Michael Mukasey's secret plot to aid the New Black Panthers
by Dave Weigel
Well, no, that headline is a joke. Adam Serwer, who's worked like the devil to debunk theories about why the Department of Justice isn't gunning for the New Black Panther Party, makes an important find:
[T]he case was downgraded to a civil case 11 days before Obama was inaugurated, 26 days before Eric Holder became attorney general, and about nine months before Thomas Perez was confirmed as head of the Civil Rights Division.
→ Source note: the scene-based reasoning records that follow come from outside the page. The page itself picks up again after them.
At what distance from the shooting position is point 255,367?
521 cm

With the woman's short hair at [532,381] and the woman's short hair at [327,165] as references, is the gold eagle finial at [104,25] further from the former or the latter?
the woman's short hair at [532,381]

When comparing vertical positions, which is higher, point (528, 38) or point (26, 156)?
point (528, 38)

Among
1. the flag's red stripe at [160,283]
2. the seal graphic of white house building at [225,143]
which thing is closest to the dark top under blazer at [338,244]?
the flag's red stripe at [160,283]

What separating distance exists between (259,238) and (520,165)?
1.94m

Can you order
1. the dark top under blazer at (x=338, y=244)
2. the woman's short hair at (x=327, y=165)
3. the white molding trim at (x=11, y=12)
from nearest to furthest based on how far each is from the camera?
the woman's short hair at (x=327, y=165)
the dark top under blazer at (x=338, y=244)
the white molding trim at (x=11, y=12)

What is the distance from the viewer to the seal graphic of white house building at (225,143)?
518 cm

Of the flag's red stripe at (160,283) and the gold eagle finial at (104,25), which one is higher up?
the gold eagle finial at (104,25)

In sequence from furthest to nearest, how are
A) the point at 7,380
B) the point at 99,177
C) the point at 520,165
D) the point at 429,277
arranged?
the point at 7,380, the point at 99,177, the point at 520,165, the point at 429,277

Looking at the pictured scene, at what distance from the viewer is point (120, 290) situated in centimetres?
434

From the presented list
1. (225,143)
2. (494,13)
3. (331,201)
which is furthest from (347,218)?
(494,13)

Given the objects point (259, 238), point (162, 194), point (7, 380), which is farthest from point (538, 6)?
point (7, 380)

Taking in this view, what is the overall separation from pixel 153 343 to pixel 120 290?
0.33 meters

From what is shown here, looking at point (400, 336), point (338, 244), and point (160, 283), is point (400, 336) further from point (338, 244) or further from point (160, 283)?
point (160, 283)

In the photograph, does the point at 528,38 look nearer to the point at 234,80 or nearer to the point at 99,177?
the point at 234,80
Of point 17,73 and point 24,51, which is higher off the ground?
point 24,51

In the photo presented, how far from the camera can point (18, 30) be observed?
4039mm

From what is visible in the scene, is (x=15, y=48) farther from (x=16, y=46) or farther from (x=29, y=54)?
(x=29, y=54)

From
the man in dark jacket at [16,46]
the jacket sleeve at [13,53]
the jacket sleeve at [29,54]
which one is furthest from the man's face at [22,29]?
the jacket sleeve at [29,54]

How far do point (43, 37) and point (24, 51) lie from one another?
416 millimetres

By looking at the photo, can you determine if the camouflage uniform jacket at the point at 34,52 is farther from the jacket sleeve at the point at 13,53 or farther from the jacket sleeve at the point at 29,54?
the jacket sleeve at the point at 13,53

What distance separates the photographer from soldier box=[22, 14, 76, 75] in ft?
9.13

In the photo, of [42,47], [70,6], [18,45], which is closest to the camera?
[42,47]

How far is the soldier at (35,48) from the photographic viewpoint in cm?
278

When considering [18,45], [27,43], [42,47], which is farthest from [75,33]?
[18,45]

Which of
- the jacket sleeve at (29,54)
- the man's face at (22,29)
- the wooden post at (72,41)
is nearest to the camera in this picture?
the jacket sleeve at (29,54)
Conservative activist and former Voting Section Attorney J. Christian Adams identified United States Associate Attorney General Thomas J. Perrelli as the person who ordered the case dismissed, but he wasn't confirmed until March, three months after the case was downgraded. Adams also said that Deputy Assistant Attorney General Julie Fernandes declared, “Never bring another lawsuit against a black or other national minority, apparently no matter what they do.” But according to the Raben Group, a progressive PR firm Fernades worked for prior to the Justice Department, she didn't leave her job with them until June 22, 2009, more than six months after the criminal case against the NBPP members was dropped. Even if she did say that -- and none of my sources in the Voting Section ever heard her say anything of the sort -- it wouldn't have had any bearing on the NBPP case, because she wasn't there when it was dismissed.
The conservative narrative goes like this: Eric Holder's DOJ got into office and skunked a successful case against the racist fringe New Black Panther Party because it doesn't want to defend white voting rights. (If anyone has a bunch of examples of white voters being repressed in the Obama era, please, send 'em my way.) In several segments about the case, Glenn Beck has tied the Panthers to Bill Ayers, Charles Ogletree, and Van Jones as the latest "militant group" pulling the strings on Obama policies. A simple issue -- whether the Panthers should be prosecuted further for briefly showing off their nightsticks and glowering at voters outside of a mostly-black Philadelphia polling place -- has been conflated into a catch-all storyline that really makes no sense.